Page extract –
Supreme Court of Indiana
Nov 13, 1990
562 N.E.2d 719 (Ind. 1990)

Opinion

No. 20S04-9011-CV-724.

November 13, 1990.

Appeal from the Elkhart Superior Court, Worth N. Yoder, J.

James R. Byron, James H. Milstone, Thorne, Grodnik Ransel, Elkhart, for appellant.

William R. Groth, Fillenwarth Dennerline Groth Baird, Indianapolis, for appellees.


When an employer's business is suspended by creditors, employees who are owed wages have a limited preferred debt pursuant to Ind. Code § 22-2-10-1 (West 1981). The issue in this case is whether that preferred debt takes priority over a mortgage on real estate and a security interest in accounts receivable and other personal property. We hold that it does.

Plaintiffs were employees of Gratzol Nicodemus Roofing and Sheet Metal Co., Inc. (Gratzol). First National Bank (Bank) held a mortgage on Gratzol's real estate and a security interest in the company's accounts receivable, personal property, and after-acquired assets. On October 23, 1987, the Bank seized all assets of Gratzol under the terms of the mortgage and security agreements, and Gratzol ceased to operate.

Stored data –
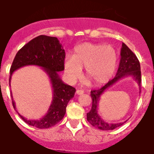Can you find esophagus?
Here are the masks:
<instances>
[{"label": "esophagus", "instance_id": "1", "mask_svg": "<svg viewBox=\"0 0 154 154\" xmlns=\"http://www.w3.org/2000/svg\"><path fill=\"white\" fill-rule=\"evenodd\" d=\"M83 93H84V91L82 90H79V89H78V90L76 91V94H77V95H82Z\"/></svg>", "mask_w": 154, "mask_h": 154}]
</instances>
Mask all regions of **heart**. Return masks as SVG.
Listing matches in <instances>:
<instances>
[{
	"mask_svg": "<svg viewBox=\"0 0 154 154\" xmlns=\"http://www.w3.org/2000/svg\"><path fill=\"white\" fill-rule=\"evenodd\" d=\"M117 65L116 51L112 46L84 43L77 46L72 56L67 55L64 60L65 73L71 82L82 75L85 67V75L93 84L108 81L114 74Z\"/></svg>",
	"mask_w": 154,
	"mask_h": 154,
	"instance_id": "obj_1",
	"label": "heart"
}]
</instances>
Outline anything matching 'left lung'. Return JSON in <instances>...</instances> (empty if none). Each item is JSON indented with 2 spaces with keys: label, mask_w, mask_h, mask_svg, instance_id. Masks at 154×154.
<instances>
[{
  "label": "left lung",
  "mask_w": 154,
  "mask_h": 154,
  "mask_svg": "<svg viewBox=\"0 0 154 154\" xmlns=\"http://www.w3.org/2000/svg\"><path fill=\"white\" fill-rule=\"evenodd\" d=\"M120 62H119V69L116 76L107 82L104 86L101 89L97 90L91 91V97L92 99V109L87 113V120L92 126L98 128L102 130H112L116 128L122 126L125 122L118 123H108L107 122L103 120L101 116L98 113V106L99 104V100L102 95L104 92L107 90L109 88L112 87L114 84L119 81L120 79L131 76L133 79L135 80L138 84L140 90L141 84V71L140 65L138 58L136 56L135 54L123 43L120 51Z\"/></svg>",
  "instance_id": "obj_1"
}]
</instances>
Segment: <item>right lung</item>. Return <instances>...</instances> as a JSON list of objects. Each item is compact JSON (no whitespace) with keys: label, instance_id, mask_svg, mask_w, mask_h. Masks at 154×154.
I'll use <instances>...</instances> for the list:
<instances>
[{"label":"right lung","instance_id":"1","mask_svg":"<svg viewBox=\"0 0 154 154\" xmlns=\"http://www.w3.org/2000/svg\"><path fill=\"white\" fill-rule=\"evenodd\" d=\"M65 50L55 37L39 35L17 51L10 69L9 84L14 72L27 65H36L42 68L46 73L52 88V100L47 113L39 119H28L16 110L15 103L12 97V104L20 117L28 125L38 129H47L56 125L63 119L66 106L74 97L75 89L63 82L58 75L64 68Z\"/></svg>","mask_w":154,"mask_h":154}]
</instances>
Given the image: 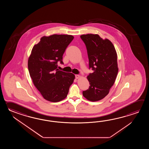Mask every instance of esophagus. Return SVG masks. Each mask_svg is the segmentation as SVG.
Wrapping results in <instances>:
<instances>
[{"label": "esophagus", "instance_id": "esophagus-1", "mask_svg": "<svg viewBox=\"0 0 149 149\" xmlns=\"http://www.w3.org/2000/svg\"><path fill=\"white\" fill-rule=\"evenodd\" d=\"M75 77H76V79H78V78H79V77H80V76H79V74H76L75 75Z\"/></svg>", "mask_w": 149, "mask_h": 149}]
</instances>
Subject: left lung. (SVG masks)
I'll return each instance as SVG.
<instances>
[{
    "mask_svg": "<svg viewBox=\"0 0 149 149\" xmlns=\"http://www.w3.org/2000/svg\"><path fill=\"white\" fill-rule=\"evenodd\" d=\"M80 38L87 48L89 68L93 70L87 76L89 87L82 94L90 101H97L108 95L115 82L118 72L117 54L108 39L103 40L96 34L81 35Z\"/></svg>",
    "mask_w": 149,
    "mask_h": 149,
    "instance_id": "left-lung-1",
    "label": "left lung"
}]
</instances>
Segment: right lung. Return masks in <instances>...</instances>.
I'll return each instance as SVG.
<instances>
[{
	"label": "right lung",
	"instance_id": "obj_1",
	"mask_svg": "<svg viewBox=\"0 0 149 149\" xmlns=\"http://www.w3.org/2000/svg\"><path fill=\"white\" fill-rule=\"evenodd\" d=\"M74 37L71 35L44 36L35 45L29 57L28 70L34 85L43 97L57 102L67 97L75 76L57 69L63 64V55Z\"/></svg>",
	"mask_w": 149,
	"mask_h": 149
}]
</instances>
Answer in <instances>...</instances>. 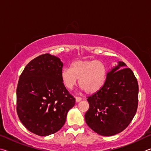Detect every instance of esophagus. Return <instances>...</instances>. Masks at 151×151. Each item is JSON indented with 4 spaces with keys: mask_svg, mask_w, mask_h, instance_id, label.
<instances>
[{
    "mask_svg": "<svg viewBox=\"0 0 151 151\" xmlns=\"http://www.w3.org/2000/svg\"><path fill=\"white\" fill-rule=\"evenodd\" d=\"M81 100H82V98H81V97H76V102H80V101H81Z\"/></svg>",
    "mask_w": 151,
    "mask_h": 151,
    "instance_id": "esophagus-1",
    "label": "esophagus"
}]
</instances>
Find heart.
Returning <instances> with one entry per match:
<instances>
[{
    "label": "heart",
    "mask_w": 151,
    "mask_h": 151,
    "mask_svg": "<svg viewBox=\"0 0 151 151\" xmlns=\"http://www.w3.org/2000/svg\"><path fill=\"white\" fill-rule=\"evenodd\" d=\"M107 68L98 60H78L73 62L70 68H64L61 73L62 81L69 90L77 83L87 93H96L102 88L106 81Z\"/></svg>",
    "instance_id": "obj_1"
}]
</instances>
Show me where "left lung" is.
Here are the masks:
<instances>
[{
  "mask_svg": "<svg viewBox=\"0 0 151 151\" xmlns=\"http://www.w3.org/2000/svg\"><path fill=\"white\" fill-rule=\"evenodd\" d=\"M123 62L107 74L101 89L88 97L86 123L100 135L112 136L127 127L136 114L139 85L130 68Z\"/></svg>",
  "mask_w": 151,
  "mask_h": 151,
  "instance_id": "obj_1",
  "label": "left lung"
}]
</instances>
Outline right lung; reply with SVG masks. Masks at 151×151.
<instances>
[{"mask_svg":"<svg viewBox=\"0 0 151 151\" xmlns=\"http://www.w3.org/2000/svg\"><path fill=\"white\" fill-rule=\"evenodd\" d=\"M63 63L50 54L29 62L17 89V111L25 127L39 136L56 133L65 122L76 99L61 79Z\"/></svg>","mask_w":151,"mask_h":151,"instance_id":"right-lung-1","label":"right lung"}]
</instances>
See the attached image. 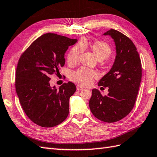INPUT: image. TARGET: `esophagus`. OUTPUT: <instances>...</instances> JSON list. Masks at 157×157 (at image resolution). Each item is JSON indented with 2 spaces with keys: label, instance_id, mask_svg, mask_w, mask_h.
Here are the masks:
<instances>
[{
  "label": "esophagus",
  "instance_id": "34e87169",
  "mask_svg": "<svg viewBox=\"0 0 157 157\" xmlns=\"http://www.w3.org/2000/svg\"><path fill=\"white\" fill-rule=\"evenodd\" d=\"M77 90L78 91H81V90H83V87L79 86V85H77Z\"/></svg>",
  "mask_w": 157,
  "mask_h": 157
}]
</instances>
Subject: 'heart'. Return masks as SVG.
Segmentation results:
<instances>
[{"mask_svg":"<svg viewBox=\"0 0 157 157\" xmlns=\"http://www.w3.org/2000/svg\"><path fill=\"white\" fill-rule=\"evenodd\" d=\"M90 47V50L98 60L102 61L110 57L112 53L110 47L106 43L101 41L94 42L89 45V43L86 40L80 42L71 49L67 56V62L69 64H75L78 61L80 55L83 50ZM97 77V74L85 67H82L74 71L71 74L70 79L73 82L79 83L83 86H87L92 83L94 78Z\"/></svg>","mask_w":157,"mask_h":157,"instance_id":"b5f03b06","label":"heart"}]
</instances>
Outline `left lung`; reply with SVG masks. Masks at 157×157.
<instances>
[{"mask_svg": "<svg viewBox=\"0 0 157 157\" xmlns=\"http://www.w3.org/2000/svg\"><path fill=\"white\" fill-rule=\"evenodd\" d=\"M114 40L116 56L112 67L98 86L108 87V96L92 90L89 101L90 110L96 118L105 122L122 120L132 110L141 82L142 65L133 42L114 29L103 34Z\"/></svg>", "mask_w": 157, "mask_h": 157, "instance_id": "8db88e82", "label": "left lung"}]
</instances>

Instructions –
**a)** Can you reproduce the Indiana Supreme Court opinion in full, word for word?
**b)** Find every line in the entries that contains the word "Subject", and copy each of those lines in full.
The court opinion and the entries have nothing to do with each other.

Completed exercise –
**a)**
Supreme Court of Indiana
Nov 13, 1990
562 N.E.2d 719 (Ind. 1990)

Opinion

No. 20S04-9011-CV-724.

November 13, 1990.

Appeal from the Elkhart Superior Court, Worth N. Yoder, J.

James R. Byron, James H. Milstone, Thorne, Grodnik Ransel, Elkhart, for appellant.

William R. Groth, Fillenwarth Dennerline Groth Baird, Indianapolis, for appellees.


When an employer's business is suspended by creditors, employees who are owed wages have a limited preferred debt pursuant to Ind. Code § 22-2-10-1 (West 1981). The issue in this case is whether that preferred debt takes priority over a mortgage on real estate and a security interest in accounts receivable and other personal property. We hold that it does.

Plaintiffs were employees of Gratzol Nicodemus Roofing and Sheet Metal Co., Inc. (Gratzol). First National Bank (Bank) held a mortgage on Gratzol's real estate and a security interest in the company's accounts receivable, personal property, and after-acquired assets. On October 23, 1987, the Bank seized all assets of Gratzol under the terms of the mortgage and security agreements, and Gratzol ceased to operate.

**b)**
Subject: left lung. (SVG masks)
Subject: 'heart'. Return masks as SVG.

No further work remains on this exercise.